Responsible for derived lookup structures.

Minimum protocol:

capabilities() -> IndexCapabilities
build(snapshot_ids, options) -> IndexBuildResult
refresh(changed_snapshots) -> IndexBuildResult
query(request) -> QueryResult
explain(request) -> QueryPlan

Capabilities should include:

  • jsonpath
  • sql
  • fts
  • vector
  • hybrid
  • inline_tokens
  • section_graph
  • policy_pushdown

Query Adapter

Translates a stable Markitect query request into backend-specific execution.

Minimum protocol:

name
supports(selector_or_query, target) -> bool
execute(document_or_backend, request) -> QueryResult
explain(request) -> QueryExplanation

Adapters must return a common result envelope:

  • kind
  • path
  • value
  • text
  • source location
  • snapshot id
  • provenance
  • policy decision
  • backend metadata

Context Package Registry

Responsible for agent-ready working memory.

Minimum protocol:

create_package(query_or_manifest, budget, policy) -> context_package_id
activate(package_id, thread_or_workspace) -> activation_id
deactivate(activation_id)
refresh(package_id) -> package_id
explain(package_id) -> ContextPackageReport

Context packages should include:

  • included source spans
  • summary layers
  • token estimates
  • provenance
  • freshness
  • policy labels
  • retrieval recipe
  • cache keys

Access Policy Gateway

Responsible for authorization and redaction before results leave a backend.

Minimum protocol:

authorize(subject, action, object, context) -> PolicyDecision
filter_results(subject, action, results, context) -> FilteredResults
explain_decision(decision_id) -> PolicyExplanation

Policy should support a ladder:

  1. Labels and trust zones.
  2. File/path ACLs.
  3. Relationship-based access control.
  4. Attribute/rule-based policies.
  5. External authorization services.

Suggested Backend Manifest

Backends should register through a Markdown/YAML manifest:

# Local SQLite Backend

```yaml markitect-backend
id: local-sqlite-cache
kind: cache-backend
capabilities:
  - snapshots
  - json
  - fts
  - sql
  - provenance
storage:
  engine: sqlite
  path: .markitect/cache/index.sqlite
policy:
  mode: labels
```

CLI Direction

The first backend CLI should be explicit:

mkt cache init
mkt cache build <path>
mkt cache status
mkt cache query <selector-or-query> --backend <name>
mkt ast show <file>
mkt ast query <file> <jsonpath>
mkt context pack <manifest-or-query>
mkt context activate <package-id>
mkt policy check <subject> <action> <object>

Do not hide persistence behind mkt query. The user should know when the tool is querying live files versus a persistent backend.

Start with:

  • content hashes in Python standard library
  • SQLite for snapshot metadata, JSON, and FTS5
  • JSONPath as an optional extra
  • local filesystem cache directory
  • simple label policy
  • provenance tables

Defer:

  • vector search until text/structure cache works
  • external authorization engines until local policy model is stable
  • MCP server exposure until resources/tools are secure and explainable
  • distributed cache until local invalidation is boring

Security Notes

Cached data becomes a new data exposure surface.

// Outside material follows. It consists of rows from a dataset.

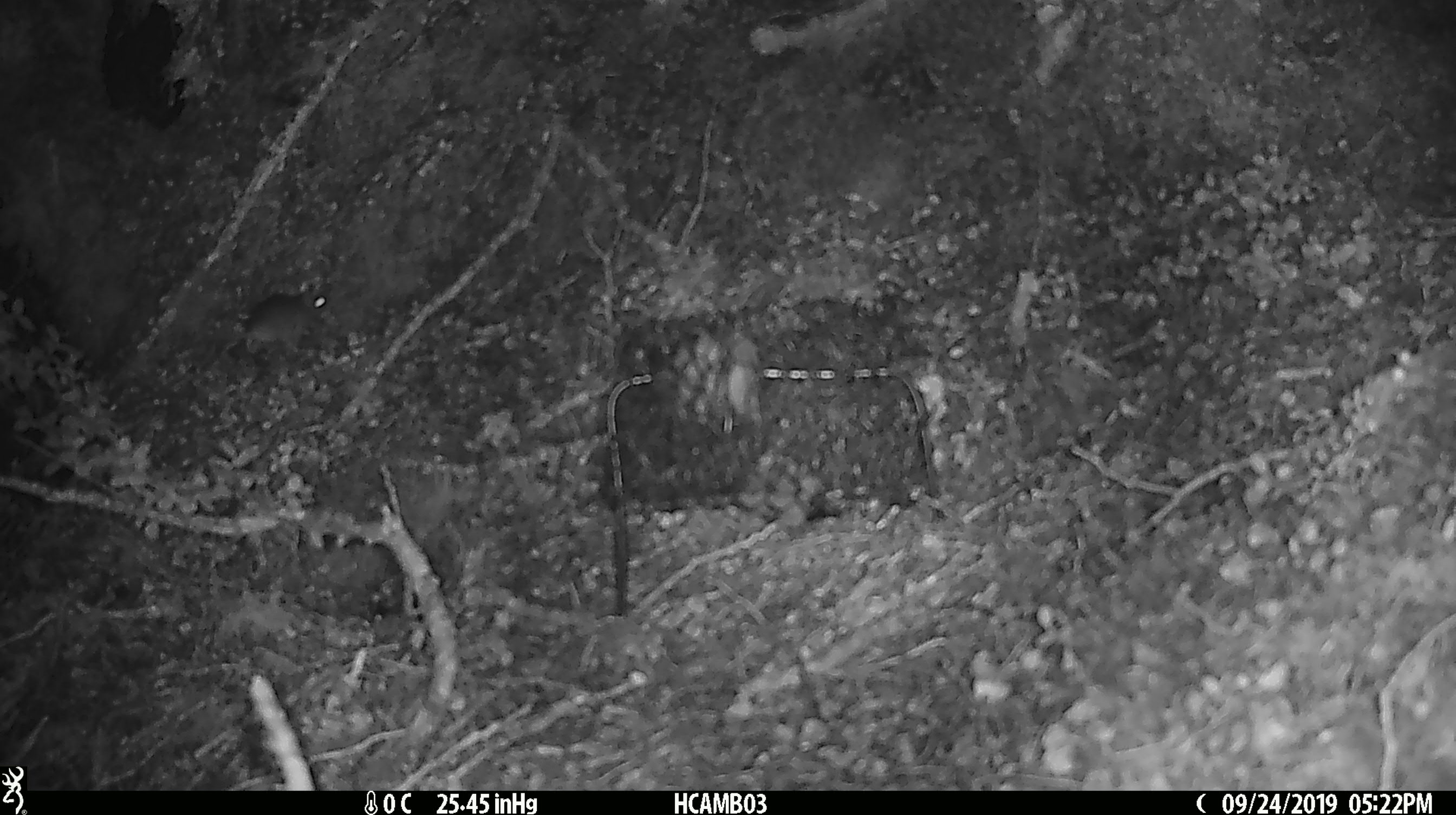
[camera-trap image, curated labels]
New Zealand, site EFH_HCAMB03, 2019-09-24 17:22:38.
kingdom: Animalia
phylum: Chordata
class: Mammalia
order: Rodentia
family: Muridae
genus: Mus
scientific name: Mus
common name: mouse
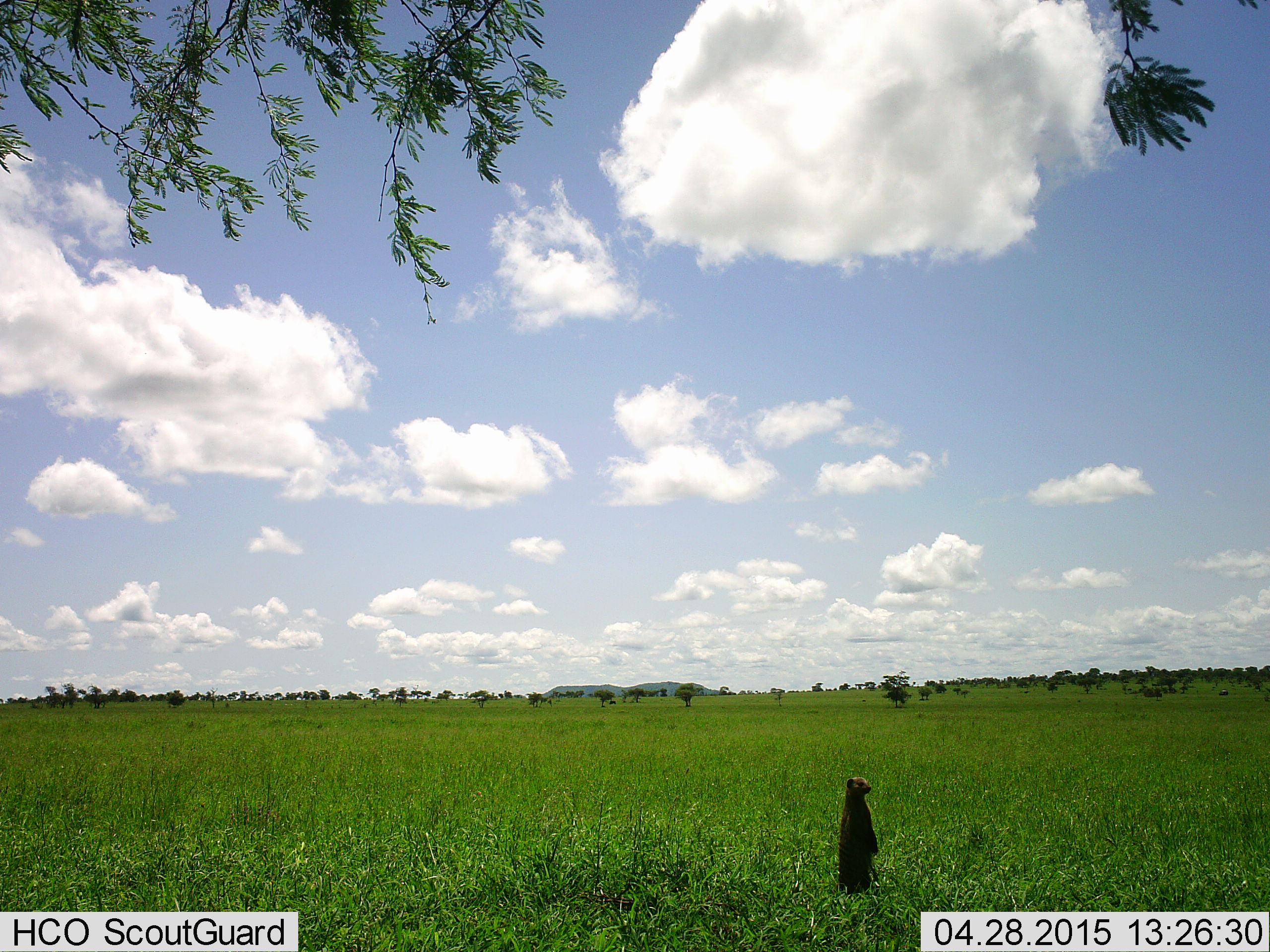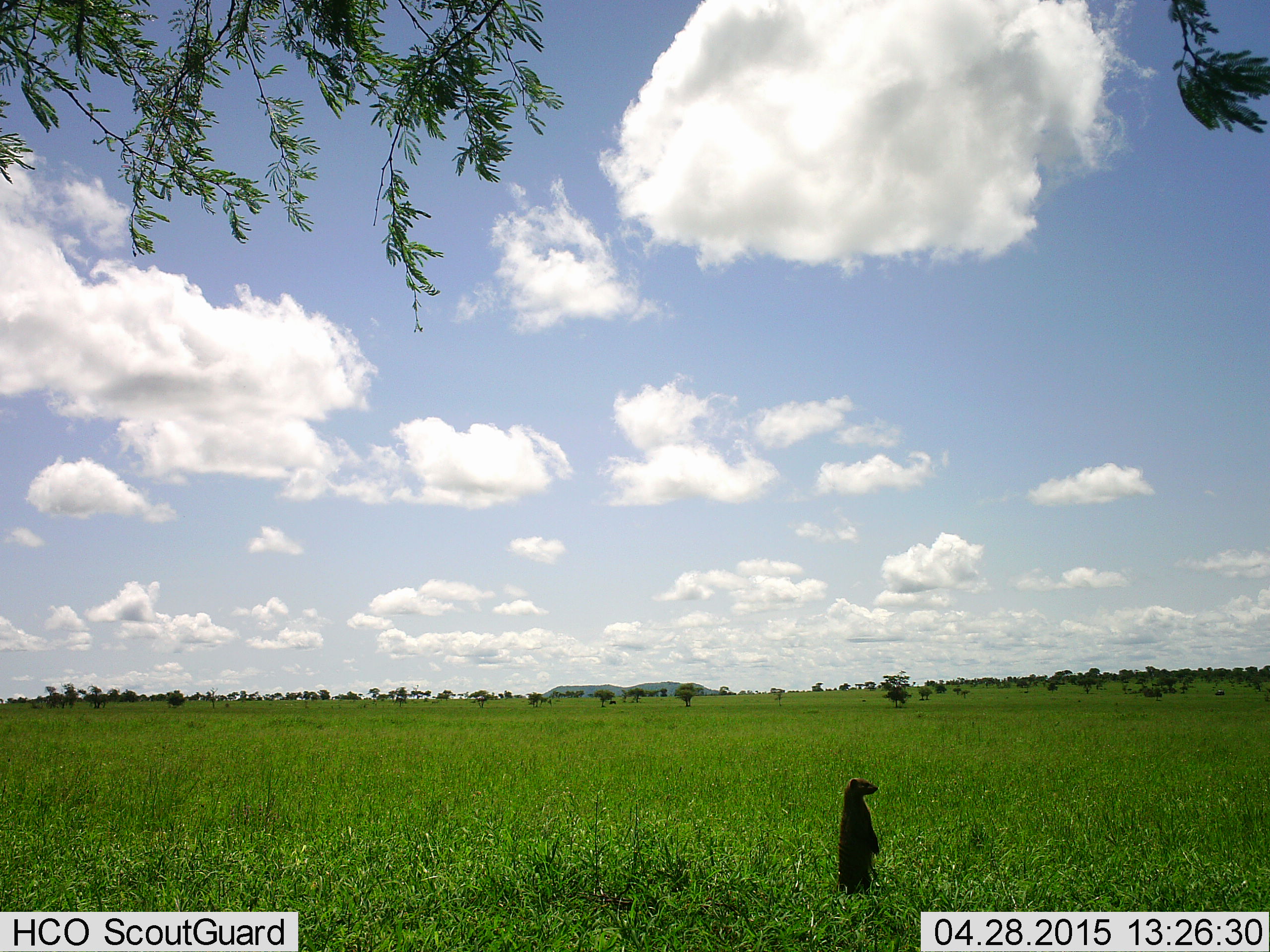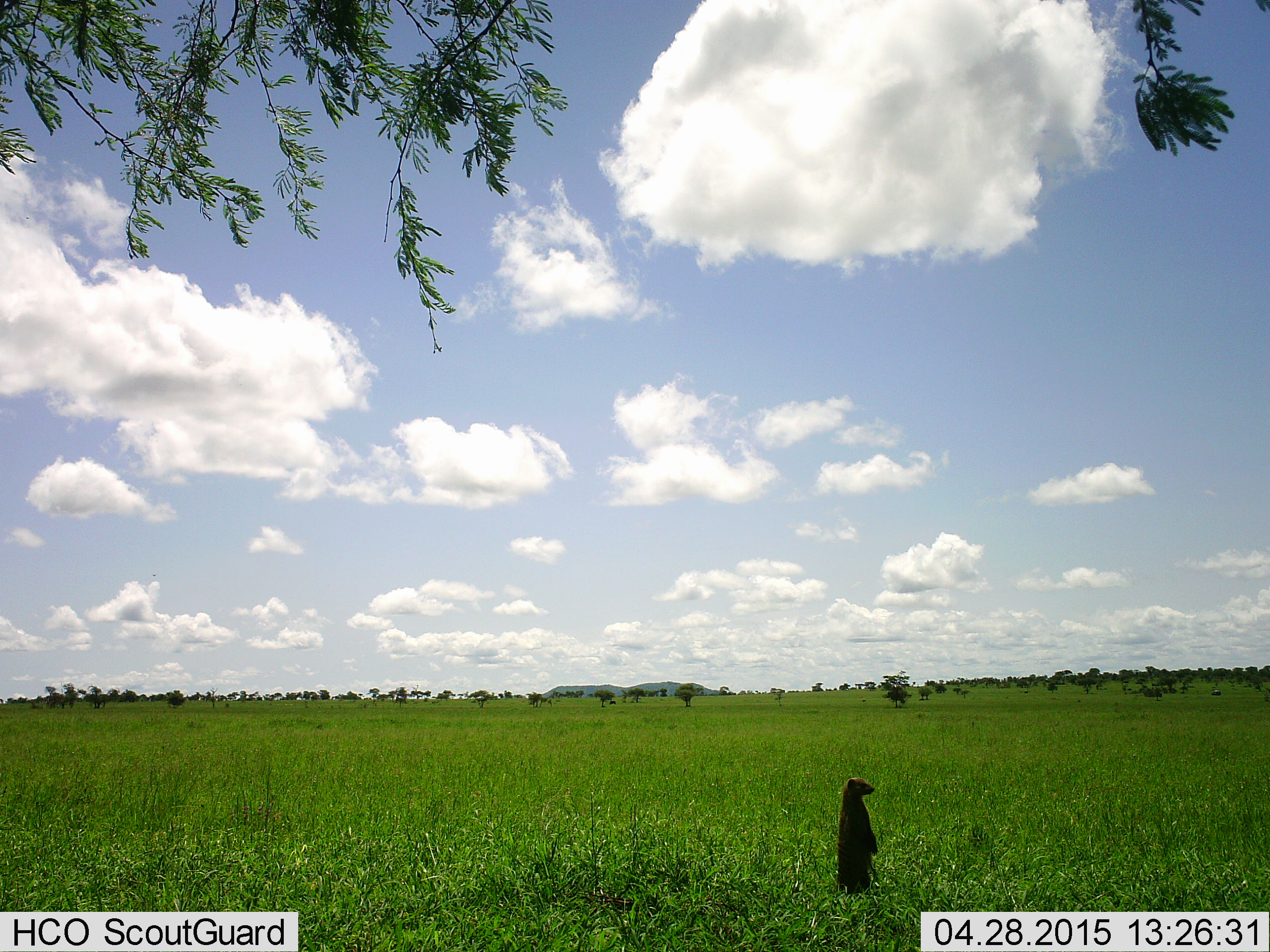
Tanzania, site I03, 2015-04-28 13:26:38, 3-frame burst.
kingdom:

Minimum requirements before secure use:

  • cache location is explicit
  • cache entries know source path and content hash
  • policy mode is visible
  • query results report policy filtering
  • context packages list what they include
  • destructive cache operations require explicit command
  • no backend silently sends document content to a network service

Architecture Decision

Implement the backend fabric after deterministic transform/composition primitives are underway, but before serious caching, agent memory, or advanced query backends. This lets WP-0003 continue while reserving a clean path for the research-lab track.